ColdSpring and LightWire are dependency injection frameworks that are commonly in use in the ColdFusion community.

ColdSpring

ColdSpring was the first dependency injection framework for ColdFusion. Taking much of its inspiration from the Java Spring project, it uses an XML file to enable you to configure your CFCs and their dependencies. These dependencies can be explicitly set, or if ColdSpring is set to autowire it will introspect the meta-data of each CFC it instantiates and resolve the dependencies automatically.

Once your XML file has been configured correctly, you simply request CFCs by the name specified in configuration, and ColdSpring manages the instantiation of the object as well as any dependencies along the way.

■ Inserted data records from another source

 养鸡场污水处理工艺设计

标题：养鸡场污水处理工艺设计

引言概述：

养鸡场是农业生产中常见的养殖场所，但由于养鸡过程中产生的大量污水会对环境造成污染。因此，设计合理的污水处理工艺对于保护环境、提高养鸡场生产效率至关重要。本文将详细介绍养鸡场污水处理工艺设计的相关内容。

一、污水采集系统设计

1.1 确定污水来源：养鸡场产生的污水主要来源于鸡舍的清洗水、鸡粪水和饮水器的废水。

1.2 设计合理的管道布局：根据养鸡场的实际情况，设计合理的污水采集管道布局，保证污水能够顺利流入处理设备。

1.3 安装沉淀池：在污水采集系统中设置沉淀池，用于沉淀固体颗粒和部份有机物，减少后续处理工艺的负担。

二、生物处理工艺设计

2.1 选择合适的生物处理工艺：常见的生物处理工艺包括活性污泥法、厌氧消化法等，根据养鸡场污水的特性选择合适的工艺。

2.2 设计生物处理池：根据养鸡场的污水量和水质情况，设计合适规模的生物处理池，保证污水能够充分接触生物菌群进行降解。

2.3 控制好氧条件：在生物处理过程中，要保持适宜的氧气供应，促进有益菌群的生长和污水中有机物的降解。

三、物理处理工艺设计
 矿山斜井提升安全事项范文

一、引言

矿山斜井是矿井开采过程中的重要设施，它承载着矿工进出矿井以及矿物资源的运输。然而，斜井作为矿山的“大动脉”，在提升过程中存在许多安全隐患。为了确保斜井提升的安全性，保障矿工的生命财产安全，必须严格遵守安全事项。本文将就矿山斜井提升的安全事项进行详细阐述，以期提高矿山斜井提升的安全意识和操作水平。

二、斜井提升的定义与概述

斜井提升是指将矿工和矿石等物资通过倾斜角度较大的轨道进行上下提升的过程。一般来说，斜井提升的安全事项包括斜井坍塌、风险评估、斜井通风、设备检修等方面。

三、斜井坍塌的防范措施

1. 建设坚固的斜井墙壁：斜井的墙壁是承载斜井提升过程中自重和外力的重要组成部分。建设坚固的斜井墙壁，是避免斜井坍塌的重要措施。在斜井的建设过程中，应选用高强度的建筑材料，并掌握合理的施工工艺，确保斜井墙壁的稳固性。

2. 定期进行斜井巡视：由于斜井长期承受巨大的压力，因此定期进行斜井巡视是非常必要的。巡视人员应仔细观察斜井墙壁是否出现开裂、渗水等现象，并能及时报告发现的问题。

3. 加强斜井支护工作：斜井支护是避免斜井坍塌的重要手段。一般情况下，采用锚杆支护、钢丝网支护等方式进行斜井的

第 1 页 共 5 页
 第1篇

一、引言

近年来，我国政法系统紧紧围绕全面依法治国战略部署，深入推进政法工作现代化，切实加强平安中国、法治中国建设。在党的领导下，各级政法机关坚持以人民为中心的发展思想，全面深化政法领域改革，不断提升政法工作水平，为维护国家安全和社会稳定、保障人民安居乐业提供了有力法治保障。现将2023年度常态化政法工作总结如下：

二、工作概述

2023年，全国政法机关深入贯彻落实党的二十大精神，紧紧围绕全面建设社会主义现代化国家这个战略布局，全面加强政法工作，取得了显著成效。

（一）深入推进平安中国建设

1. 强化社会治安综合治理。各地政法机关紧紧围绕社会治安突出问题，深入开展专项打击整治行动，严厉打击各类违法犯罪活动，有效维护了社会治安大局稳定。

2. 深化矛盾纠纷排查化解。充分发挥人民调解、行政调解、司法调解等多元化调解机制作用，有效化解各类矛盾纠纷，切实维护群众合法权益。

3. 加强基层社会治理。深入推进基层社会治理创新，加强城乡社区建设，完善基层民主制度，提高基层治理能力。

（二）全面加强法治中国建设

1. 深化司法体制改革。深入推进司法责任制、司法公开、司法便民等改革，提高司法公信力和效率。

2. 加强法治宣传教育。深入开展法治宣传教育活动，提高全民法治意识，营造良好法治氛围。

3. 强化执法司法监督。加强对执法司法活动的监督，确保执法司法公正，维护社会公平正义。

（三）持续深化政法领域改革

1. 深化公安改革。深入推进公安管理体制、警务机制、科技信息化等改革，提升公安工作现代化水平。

While ColdSpring manages dependency injection, it also provides functionality for aspect-oriented programming, which enables you to wrap code blocks before, after, or around different parts of already implemented CFC functions at run time. With ColdSpring aspect-oriented programming you can also use RemoteProxyFactories for exposing services to remote invocations.

More information about ColdSpring, visit http://www.coldspringframework.org.

LightWire

LightWire is another dependency injection framework. Unlike ColdSpring, it also provides a programmatic interface in addition to allowing configuration through XML. This can be useful if you are not very familiar with XML, and simply want to use regular ColdFusion to outline your object dependencies.

While LightWire does not provide any additional functionality above and beyond dependency injection, it is a very lightweight framework. With only two CFCs, LightWire can be integrated and deployed easily with almost any project and with a minimum of overhead.